Written task: In the forum thread about disappearing tetras below, change "net" to "scoop" and write out the passage starting with "## fishman12 (Sep" and going on through "(Dec 1, 2010)".

Reading passage:
# Disappearing Tetras?



## Omboc (Dec 25, 2010)

Okay, so last night I went to the LFS and picked up *six* cardinal tetras. I acclimated them to my tank water with the drip method for 45 minutes, originally Eustice was curious about the new critters, but then stopped wandering around after the first 20 minutes. Once I put all *six* into the tank they immediately came into a shoal and everything was just peachy. This is where the mystery starts. I went to sleep last night around midnight and they were all present. But when I woke up like thrity minutes ago, I could only find *three* *:shock:*. So this begs the question, where did they other half go?!? Is it possible for them to jump? (Even though my tank is fully covered) Could Eustice have only been pretending to be passive with them just so he could eat them? (But, where would the remains go?) Did the other tetras eat them? (But wouldn't I find atleast some kind of remains again?) Or are they just hiding in all the plants? (Hopefully this one :roll

Thanks for all your help


----------



## Sweeda88 (Dec 6, 2010)

Probably hiding.


----------



## fishman12 (Sep 1, 2010)

Most likely streesed about the trip, probably hiding. I would poke around with the net to find them.


----------



## DormDrax (Dec 1, 2010)

fishman12 said:


> Most likely streesed about the trip, probably hiding. I would poke around with the net to find them.


Oh don't poke around! Treat this like a game and try and 'Spot' them XD


----------



## Omboc (Dec 25, 2010)

Well, I'll just let them adjust if they are hiding. We'll see what happens


----------



## vaygirl (Sep 10, 2009)

Recorded data:
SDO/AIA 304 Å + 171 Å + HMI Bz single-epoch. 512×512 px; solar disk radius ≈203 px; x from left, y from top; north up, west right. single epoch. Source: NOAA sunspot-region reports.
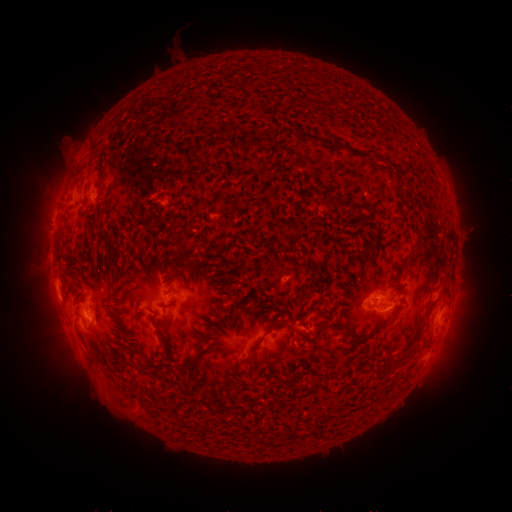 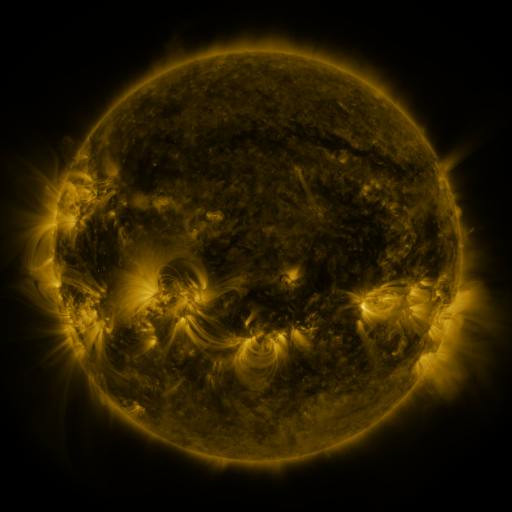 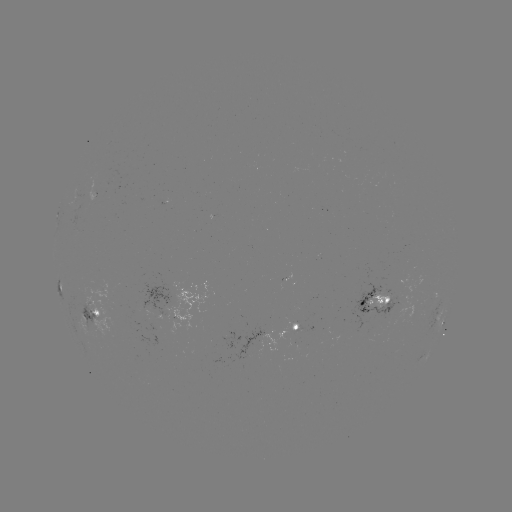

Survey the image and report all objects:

Full output:
## fishman12 (Sep 1, 2010)

Most likely streesed about the trip, probably hiding. I would poke around with the scoop to find them.


----------



## DormDrax (Dec 1, 2010)